TSUE nie miało prawa do nakładania tego rodzaju kar na etapie postępowania, które jest w trakcie - mówił w piątek minister sprawiedliwości Zbigniew Ziobro o zobowiązaniu Polski do płacenia 500 tys. euro dziennie na rzecz KE z powodu niewstrzymania wydobycia węgla brunatnego w Turowie.

W piątek podczas konferencji prasowej szef MS był pytany o negocjacje polsko-czeskie w sprawie kompleksu w Turowie oraz o to, że premier Mateusz Morawiecki obiecał zakończenie tego kryzysu, a tak się na razie nie stało.

Ziobro odpowiadając na to pytanie, zastrzegł, że nie zna dokładnie przebiegu negocjacji z Czechami. "Jako prawnik i minister sprawiedliwości mogę powiedzieć, że zapewne premier Morawiecki, prowadząc negocjacje, stał na gruncie traktatów europejskich, które z całą pewnością gwarantowały, że TSUE nie będzie mógł użyć tzw. kary w stosunku do Polski na etapie postępowania, które jeszcze toczy się przed Trybunałem" – wyjaśnił szef MS.

Wskazał tutaj konkretny zapis traktatu UE, gdzie literalnie jest powiedziane, że kary mogą być zastosowane, ale kiedy mamy do czynienia z wyrokiem. "Wówczas taki wyrok, który nie jest wykonywany, może być wzmocniony sankcją karną, czyli finansową" – przypomniał Ziobro. Jak dodał, z tego traktatu wynika, że "TSUE nie miało prawa do nakładania tego rodzaju kar na etapie postępowania, które jest w trakcie".

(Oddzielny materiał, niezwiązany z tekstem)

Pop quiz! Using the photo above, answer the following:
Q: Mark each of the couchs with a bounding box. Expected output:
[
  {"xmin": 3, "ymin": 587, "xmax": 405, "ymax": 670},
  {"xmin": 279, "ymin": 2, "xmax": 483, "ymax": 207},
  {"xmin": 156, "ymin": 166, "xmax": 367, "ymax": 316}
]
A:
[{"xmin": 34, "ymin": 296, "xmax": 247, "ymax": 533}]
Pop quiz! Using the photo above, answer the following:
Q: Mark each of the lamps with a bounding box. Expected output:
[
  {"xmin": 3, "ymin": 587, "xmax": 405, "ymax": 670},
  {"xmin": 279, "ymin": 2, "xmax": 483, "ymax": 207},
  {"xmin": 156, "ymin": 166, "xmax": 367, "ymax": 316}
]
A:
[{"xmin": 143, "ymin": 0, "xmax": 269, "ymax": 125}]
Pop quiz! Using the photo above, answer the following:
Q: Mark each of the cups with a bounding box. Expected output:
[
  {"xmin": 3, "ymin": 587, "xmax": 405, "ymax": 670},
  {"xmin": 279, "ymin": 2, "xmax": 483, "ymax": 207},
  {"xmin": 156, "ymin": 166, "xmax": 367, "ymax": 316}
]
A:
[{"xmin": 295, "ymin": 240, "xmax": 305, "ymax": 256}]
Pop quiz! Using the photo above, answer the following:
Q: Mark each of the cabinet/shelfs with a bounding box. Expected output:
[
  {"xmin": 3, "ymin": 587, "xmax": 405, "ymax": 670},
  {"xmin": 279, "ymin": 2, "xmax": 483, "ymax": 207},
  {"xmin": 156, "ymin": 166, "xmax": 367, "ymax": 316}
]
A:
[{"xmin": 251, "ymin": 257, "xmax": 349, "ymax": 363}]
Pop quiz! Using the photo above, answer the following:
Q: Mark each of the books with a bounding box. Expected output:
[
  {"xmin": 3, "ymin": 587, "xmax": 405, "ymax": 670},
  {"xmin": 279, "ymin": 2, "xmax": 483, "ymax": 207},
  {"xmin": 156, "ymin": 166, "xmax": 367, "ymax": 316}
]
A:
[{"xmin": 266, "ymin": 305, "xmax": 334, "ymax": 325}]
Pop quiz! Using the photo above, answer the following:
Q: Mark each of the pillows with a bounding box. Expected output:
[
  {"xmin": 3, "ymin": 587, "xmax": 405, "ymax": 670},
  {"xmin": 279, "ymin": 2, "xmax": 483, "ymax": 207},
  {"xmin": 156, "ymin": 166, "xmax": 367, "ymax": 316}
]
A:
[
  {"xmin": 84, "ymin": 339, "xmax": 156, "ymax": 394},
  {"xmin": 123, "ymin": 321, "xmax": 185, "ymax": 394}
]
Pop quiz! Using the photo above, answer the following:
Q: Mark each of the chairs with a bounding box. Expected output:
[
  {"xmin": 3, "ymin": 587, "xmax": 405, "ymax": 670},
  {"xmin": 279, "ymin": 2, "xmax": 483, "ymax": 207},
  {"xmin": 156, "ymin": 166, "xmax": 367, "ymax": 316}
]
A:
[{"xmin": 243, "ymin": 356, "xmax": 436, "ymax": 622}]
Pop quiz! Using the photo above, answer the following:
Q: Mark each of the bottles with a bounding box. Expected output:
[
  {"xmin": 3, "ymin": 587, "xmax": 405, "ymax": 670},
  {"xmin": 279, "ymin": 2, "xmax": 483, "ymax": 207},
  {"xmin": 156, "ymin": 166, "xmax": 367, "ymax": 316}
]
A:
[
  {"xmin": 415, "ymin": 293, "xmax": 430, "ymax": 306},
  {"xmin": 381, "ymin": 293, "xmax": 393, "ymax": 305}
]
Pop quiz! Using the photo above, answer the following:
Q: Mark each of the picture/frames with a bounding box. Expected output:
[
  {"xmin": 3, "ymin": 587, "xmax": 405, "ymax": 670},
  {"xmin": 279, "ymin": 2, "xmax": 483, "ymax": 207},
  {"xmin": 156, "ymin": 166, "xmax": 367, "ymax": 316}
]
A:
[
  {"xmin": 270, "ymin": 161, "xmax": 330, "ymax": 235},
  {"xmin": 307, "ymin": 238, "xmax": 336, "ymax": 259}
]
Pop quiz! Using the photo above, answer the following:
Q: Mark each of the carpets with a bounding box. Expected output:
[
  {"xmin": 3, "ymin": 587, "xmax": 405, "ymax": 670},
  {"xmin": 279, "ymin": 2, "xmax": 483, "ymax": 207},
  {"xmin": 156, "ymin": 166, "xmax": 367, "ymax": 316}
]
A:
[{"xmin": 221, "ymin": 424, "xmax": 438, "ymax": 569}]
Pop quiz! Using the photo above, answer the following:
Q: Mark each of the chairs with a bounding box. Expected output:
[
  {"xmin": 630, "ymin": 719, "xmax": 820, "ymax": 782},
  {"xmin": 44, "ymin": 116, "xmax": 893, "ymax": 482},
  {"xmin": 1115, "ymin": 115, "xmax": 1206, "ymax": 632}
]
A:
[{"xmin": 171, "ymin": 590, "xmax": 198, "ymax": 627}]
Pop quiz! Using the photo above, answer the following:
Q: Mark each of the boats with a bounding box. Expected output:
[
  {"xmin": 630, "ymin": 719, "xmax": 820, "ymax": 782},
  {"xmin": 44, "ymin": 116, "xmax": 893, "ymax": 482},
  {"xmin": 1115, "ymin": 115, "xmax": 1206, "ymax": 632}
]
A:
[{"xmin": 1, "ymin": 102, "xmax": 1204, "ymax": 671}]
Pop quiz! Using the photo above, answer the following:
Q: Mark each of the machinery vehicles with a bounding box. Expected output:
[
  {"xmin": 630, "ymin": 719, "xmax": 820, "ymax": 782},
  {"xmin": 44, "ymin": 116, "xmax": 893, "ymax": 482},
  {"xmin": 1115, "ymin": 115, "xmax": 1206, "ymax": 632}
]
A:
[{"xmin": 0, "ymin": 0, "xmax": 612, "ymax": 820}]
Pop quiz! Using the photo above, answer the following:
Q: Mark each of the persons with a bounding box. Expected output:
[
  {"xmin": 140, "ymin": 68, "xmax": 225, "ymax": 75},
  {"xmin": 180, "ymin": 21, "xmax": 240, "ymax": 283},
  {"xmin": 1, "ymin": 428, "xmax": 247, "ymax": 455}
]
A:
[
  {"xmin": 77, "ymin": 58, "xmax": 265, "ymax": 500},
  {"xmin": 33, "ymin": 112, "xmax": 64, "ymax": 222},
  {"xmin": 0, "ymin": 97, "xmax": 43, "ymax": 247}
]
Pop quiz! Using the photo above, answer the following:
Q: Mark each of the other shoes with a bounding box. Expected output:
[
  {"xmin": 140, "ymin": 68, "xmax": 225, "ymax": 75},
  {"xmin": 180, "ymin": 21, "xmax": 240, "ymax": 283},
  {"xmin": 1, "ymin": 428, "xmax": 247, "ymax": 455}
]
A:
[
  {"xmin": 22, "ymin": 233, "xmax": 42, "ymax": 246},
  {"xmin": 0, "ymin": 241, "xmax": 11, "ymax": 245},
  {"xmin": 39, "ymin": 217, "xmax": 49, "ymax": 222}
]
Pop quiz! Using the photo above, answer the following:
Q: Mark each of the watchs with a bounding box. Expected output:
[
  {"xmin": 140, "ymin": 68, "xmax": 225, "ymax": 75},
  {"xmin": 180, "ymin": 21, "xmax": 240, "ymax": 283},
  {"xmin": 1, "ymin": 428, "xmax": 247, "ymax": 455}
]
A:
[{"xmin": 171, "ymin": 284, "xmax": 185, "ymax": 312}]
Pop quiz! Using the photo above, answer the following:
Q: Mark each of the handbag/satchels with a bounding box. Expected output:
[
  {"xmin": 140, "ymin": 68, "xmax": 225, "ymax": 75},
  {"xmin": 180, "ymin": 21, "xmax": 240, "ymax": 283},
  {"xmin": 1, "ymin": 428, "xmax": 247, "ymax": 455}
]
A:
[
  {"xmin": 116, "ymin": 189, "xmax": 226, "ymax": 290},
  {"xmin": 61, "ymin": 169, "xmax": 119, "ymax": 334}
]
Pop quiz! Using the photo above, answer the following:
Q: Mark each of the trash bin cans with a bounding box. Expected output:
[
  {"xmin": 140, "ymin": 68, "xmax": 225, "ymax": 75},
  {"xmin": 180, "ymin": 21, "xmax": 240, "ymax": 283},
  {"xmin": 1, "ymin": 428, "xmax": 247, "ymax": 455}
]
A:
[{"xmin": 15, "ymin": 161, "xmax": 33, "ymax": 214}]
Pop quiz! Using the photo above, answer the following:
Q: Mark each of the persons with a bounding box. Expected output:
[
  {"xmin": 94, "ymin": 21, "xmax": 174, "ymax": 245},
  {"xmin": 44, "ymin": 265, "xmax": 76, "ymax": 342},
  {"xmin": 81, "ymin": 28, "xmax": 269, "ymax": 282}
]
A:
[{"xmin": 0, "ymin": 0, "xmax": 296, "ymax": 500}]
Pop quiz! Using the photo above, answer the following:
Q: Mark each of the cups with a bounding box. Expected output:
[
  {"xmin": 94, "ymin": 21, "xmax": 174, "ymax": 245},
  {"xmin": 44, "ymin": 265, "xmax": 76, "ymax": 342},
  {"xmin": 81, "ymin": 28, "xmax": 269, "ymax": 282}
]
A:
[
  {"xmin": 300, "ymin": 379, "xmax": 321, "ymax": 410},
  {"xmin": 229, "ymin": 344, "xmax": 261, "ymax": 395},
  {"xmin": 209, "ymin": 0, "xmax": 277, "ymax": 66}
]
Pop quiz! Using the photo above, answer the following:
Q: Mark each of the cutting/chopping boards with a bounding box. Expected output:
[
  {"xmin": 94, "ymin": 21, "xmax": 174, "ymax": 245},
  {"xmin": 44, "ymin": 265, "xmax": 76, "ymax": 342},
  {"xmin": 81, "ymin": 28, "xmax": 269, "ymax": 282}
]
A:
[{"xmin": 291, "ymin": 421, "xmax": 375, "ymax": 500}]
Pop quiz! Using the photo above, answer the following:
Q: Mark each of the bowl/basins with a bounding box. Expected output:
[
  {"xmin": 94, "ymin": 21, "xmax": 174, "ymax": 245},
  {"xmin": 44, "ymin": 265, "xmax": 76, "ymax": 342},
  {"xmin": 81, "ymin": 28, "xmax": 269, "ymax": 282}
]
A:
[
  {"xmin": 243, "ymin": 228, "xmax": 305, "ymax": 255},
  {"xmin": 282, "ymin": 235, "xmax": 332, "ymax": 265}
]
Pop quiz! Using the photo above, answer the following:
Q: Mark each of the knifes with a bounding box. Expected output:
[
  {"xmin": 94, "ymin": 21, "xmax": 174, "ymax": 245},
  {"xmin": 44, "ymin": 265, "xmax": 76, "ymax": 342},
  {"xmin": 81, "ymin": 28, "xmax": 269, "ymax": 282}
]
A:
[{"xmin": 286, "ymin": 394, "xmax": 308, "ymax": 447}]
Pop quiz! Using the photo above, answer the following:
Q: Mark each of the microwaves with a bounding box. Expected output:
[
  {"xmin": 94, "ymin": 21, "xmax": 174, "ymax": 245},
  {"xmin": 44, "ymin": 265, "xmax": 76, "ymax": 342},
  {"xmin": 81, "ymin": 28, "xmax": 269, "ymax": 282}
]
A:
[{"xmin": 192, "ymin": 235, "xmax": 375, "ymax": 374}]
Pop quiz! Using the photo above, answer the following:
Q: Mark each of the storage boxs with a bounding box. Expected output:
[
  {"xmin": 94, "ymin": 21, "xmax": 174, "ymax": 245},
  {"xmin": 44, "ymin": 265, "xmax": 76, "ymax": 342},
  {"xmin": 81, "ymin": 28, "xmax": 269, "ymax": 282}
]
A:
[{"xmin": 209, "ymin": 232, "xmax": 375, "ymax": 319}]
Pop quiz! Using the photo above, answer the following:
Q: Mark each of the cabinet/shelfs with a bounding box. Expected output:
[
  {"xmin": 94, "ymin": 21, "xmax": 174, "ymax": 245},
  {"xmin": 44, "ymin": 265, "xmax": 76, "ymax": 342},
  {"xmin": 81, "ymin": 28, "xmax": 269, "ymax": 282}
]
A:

"Mamy do czynienia z bezprawnym zachowaniem TSUE polegającym na przypisywaniu uprawnień, które traktaty europejskie TSUE nie przyznają" – przypomniał. Podkreślił, że taka kara na etapie postepowania wstępnego nigdy nie została nałożona - zatem jest to rodzaj precedensu.

Trybunał Sprawiedliwości UE postanowił w poniedziałek, że Polska ma płacić Komisji Europejskiej 500 tys. euro dziennie za niewdrożenie środków tymczasowych i niezaprzestanie wydobycia węgla brunatnego w kopalni Turów. Po tej decyzji rzecznik rządu Piotr Müller zapowiedział, że polski rząd nie zamknie kopalni w Turowie.

W piątek trwa kolejna, 13 runda rozmów z Czechami. "Jesteśmy gotowi rozwiązać sprawę w interesie lokalnych społeczności, bo nie może być tak, że zaogniają się stosunki między lokalnymi społecznościami" – powiedział w piątek w Polsat News minister klimatu i środowiska Michał Kurtyka.

Dodał, że polskiej stronie zależy na porozumieniu. "Chcemy się dogadać, położymy na stole propozycje, które będą służyć polubownemu rozwiązaniu sporu" – powiedział. Powtórzył, że do zawarcia porozumienia potrzebna jest wola polityczna z czeskiej strony. "Z naszej strony jest wola, aby się dogadać, dużo prac zostało wykonanych przez naszych ekspertów. Ale na końcu potrzeba woli politycznej po stronie Czechów, co jest uwarunkowane sytuacją polityczną" – stwierdził minister klimatu.